デスクの独り言

第78回・2006年11月18日

母に残した言葉

 大仙市の保育園児、進藤諒介ちゃん(4つ)が暴行を受けて死亡した事件は、母親の進藤美香容疑者(31)とともに逮捕された県立大館高校非常勤技師、畠山博容疑者(43)=大館市十二所一の地75=の動向に対し、家族は無論、畠山容疑者と交流があったり知る人々は、日々流れる報道に釘づけなのではなかろうか。中でも親しい友人、知人などは家族と同様、「無実であってほしい」と切望していることであろう。

 そうした中、畠山容疑者を取り巻く状況は180度反転する様相をみせ、無実を願う人々に一抹の期待をいだかせようとしている。同容疑者の弁護団はきょう18日、「畠山容疑者は子どもを殴りはしたものの、こぶができる程度」とし、殺害には関与していないとするコメントを出した。

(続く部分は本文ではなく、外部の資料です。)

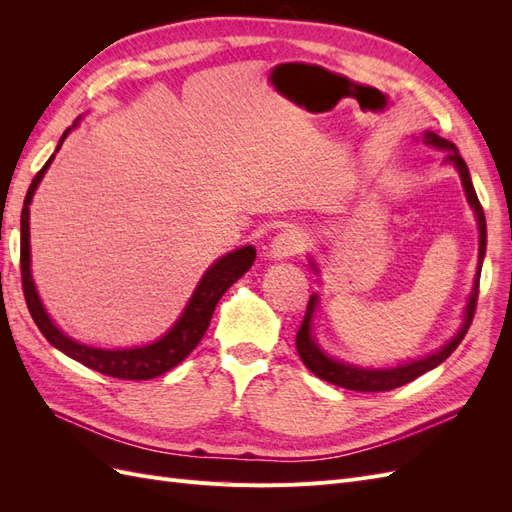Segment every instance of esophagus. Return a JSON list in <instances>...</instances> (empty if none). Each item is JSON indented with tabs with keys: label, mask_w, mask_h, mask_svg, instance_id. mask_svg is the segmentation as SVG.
Returning <instances> with one entry per match:
<instances>
[{
	"label": "esophagus",
	"mask_w": 512,
	"mask_h": 512,
	"mask_svg": "<svg viewBox=\"0 0 512 512\" xmlns=\"http://www.w3.org/2000/svg\"><path fill=\"white\" fill-rule=\"evenodd\" d=\"M305 235L299 228H286L269 245V256L275 260H284L294 254H301L305 250Z\"/></svg>",
	"instance_id": "esophagus-1"
}]
</instances>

 同容疑者は、こぶができる程度に殴った後に大仙市北楢岡の道の駅「かみおか」で進藤母子と別れたと、弁護士に伝えている。真実を語っているとすれば、13日朝に大館署員とともに家を出る前に母の令子さんに言い残した「自分は何もやっていないし、これは何かの間違いだ。心配することはない」という言葉が俄然重みを増してくる。

 大切な命が奪われた今、当コラムとしては容疑者の側につくわけではないが、「黒」が「白」になりかねぬほどの急展開は無視できず、また、「あの人は無実であってほしい」と願う多くの人々の気持ちはきわめて重要と考える。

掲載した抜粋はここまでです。